Niyet, Kalbe Yön Çizer

Eğitmenim. Okumayı çok seviyorum. Kitapları, kendimi, insanları, yaşamı, yaşamın getirdiği olayları okumaya çalışıyorum. Eğitimlere gidiyor, kendimi ve insanları gözlemliyor, hayatı çok yönüyle tatmaya, öğrenmeye çalışıyorum. Tabii ki, birtakım görüşlere, inançlara ve belki de sizlerin deyimiyle bazı formüllere sahibim, hayatı daha kaliteli, kolay ve doyumlu yaşamaya dair. Elimden geldiğince de bunları paylaşmaya çalışıyorum. Bununla beraber, herkesi mutlu edecek, herkesin problemlerine çare olacak çözümlere sahip değilim. Bende işe yaramış olan formülleri, diğer olasılıkları, öğrenme aşkını ve geliştirdiğin yetkinlik kadar hayatta şikayetsiz, doyumlu bir yaşama sahip olacağın görüşünü, ilhamını vermeye çalışıyorum öncelikle.

Peki senin niyetin nedir? Tam olarak hayatta istediğin nedir?
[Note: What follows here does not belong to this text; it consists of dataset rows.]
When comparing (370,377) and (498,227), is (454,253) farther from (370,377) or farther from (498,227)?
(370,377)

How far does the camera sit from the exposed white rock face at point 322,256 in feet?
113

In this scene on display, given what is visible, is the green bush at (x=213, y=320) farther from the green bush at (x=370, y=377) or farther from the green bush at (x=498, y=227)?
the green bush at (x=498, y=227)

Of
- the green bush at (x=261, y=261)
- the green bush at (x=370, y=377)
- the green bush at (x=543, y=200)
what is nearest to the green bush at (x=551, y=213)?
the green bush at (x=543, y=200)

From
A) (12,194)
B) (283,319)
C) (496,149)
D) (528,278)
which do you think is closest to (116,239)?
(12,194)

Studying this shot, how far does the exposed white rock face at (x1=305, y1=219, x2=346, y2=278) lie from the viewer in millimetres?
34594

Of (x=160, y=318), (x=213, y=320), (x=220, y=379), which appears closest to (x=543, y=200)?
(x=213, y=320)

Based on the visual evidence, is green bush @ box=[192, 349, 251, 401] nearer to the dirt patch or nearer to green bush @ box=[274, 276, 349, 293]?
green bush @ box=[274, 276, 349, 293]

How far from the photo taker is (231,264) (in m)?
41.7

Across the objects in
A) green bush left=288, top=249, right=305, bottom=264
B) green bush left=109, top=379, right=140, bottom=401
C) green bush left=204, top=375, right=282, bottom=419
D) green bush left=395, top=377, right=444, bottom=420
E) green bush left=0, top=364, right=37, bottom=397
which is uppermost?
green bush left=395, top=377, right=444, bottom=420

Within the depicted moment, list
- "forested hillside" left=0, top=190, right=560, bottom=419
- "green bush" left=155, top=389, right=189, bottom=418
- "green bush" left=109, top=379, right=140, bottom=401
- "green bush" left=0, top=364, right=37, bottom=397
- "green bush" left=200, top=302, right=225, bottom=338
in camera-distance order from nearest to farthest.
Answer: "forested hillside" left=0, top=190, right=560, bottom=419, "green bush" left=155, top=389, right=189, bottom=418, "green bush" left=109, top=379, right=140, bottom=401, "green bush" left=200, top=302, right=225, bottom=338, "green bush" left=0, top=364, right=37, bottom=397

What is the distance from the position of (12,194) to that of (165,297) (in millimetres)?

Anlattığım her şeyin neden olmayacağını bulmaya çalışmak mı? Denemek mi? Ben, insanın ve insanlığın yaratıcı potansiyeline, kendi yarattığı kaosun içinden çıkabilme maharetine, doğanın ve insanın yarattığı mucizevi harikalarına inanan biriyim. Sürekli kendimi yenileyen biriyim. “Hayatta kötü şeyler daha çoktur ve iyimser olmak zordur” tartışmasına girmektense, zamanımı bana verilmiş armağanları görmeye, hazinelerimi keşfetmeye harcamaya yeğleyen biriyim. Önce soruyorum.

Senin niyetin nedir?

Değişime ve kendinin daha iyi versiyonuna ulaşma isteğin nedir? Kendini yeniden ve yeniden keşfetme ve hayatının tüm sorumlulukları ve zorunluluklarına rağmen kendini yenileme ve iyileştirme potansiyelinin var olduğuna eminim. Bazen silkelenmek, itiraz eden tarafına şöyle objektif dışarıdan bakabilmek ve onunla bir anlaşma yapmak. Bir süreliğine tercihini, denemekten, farklı düşünmekten hatta olumlu düşünmekten yana kullanmak. Hayat gerçekten seçimlerden ibaret. Tercihini şikayetten ve olmazdan yana kullananlar ve “peki ne yapabilirim?” diyerek değişimden yana kullananlar. Senin niyetin, isteğin ve tercihin ne?

Niyetin, sorularına, soruların cevaplara, eylemlere, kalbinin ve ruhunun götürdüğü yere taşır seni.